In 1950, a group of left-wing gay men in Los Angeles founded the Mattachine Society. They argued that political struggle was needed to challenge society’s view that gay people were sick. But by the time Craig arrived in New York in the late 1950s, Mattachine was no longer a radical voice. Its new message was that gays should conform and be respectable. Still, Craig couldn’t wait to join. He got increasingly involved and was soon running the newsletter. Unlike many Mattachine members, he used his real name despite the threat of police retaliation.

But Craig didn’t just love to organize the gay community in New York; he was a joyful participant in the revelry. Outdoor cruising – especially in Washington Square Park – was de rigueur despite frequent verbal and physical abuse by the cops. One night Craig was jumped by three plainclothes police officers who screamed epithets, slapped him in handcuffs, and took him to the station. When he asked why he had been arrested, they beat him up in a side room.

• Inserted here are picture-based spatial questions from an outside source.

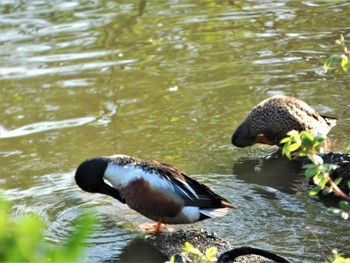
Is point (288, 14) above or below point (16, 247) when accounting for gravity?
below

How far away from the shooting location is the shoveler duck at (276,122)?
6254 mm

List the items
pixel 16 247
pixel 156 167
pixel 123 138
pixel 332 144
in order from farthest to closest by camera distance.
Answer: pixel 123 138 < pixel 332 144 < pixel 156 167 < pixel 16 247

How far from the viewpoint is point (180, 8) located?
10867mm

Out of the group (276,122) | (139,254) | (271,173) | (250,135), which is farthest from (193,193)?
(276,122)

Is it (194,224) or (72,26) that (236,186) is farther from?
(72,26)

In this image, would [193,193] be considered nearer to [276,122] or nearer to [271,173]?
[271,173]

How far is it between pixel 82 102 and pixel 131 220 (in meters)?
3.05

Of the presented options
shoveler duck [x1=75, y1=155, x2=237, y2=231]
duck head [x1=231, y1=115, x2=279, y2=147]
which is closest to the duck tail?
shoveler duck [x1=75, y1=155, x2=237, y2=231]

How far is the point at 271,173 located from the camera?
19.1 feet

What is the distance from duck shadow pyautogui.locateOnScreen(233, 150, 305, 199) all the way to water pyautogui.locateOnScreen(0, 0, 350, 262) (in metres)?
0.02

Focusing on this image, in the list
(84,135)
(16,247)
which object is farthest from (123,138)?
(16,247)

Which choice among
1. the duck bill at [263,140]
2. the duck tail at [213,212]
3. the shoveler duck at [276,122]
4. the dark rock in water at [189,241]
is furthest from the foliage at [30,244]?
the duck bill at [263,140]

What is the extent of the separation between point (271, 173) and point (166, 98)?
2172mm

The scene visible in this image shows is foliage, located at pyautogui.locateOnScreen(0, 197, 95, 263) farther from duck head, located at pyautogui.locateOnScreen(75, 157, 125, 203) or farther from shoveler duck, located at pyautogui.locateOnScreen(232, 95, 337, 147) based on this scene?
shoveler duck, located at pyautogui.locateOnScreen(232, 95, 337, 147)
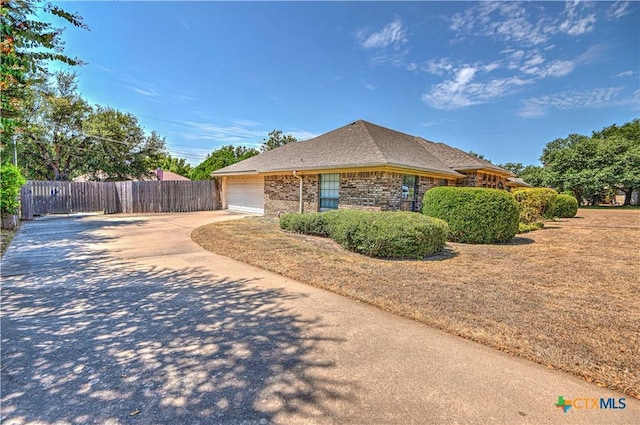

Yvonne felt more at home than ever in the gay Village scene. In addition to taking classes at NYU, she worked part-time as an attendant in the psychiatric ward at a local hospital. She partied hard and facilitated her burgeoning drug habit by dipping into the hospital storeroom for prescription medication. She hung out at softball games and Black lesbian house parties. Despite the rampant homophobia gathering steam in political movements, including the Black civil rights movement, she started to get involved in organizing the movement against the looming war in Vietnam.

Yvonne’s love life was as chaotic as the rest of her life. She was always entangled in a series of dramatic affairs – and always searching for her next big love. In her relationships, she was simultaneously afraid of being smothered and abandoned, and she increasingly turned to drugs and alcohol to help her manage the pressure.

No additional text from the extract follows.